Le 15 avril, Eliance (fédération d’entreprises de conseil et service en élevage) a annoncé être l’actionnaire français d’un projet d’évaluation bovine européen EBE. L’objectif : mettre en place une société européenne à l’origine « d’index génétiques de caractères élémentaires pour les ruminants », précise l’entreprise dans un communiqué de presse. Un premier index en race Prim’Holstein devrait sortir en 2027.
Mais le projet fait débat. Associé à Eliance dans le projet GenEval, un outil d’indexation français mutualisé, Races de France regrette de ne pas pouvoir prendre part au dispositif. Seul un actionnaire est toléré par pays. « Races de France a proposé que GenEval soit le représentant porteur de l’actionnariat français à l’EBE tout en restant l’interlocuteur et le délégataire de l’ensemble des OS », détaille la fédération dans un communiqué.

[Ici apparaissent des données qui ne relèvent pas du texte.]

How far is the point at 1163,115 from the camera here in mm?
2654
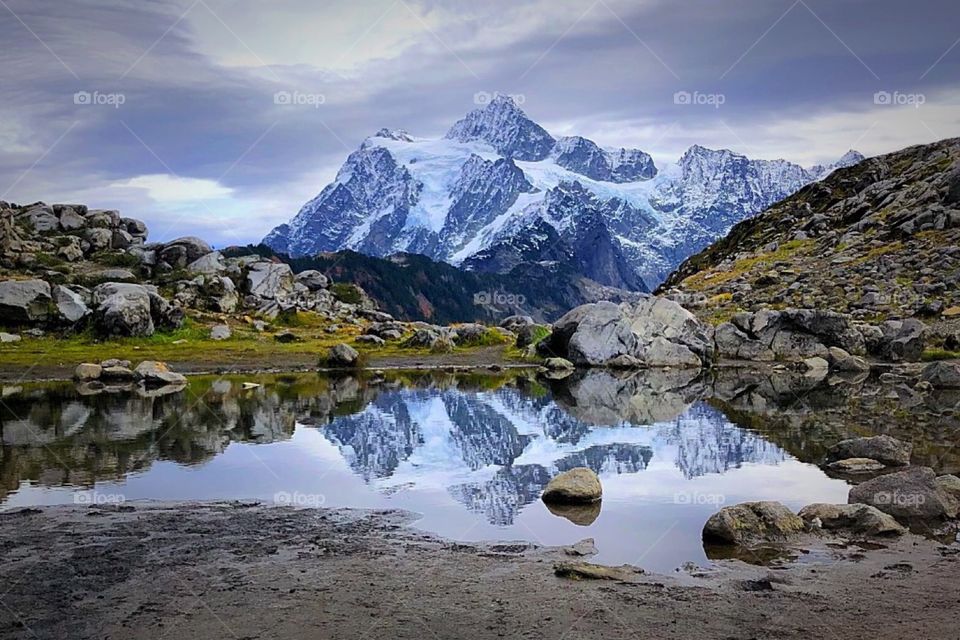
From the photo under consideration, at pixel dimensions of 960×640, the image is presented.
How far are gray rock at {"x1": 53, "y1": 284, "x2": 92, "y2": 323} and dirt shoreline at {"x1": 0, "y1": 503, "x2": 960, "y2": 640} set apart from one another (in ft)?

Races de France craint que le projet porté par Eliance, et un consortium d’entreprises d’insémination européennes prenne une « tournure dangereuse pour le devenir de notre dispositif génétique mutualisé ». En bref, les OS redoutent une forme de privatisation de certaines indexations génétique par les entreprises d’insémination.
« Le projet EBE s’inscrit dans une réflexion globale autour et en complément de nos outils actuels participant au processus français d’évaluation génétique, comme GenEval » tente de rassurer Eliance. De plus, l’EBE devrait avant tout se focaliser sur la fourniture d’index élémentaires, laissant à chaque pays le calcul des index complexes.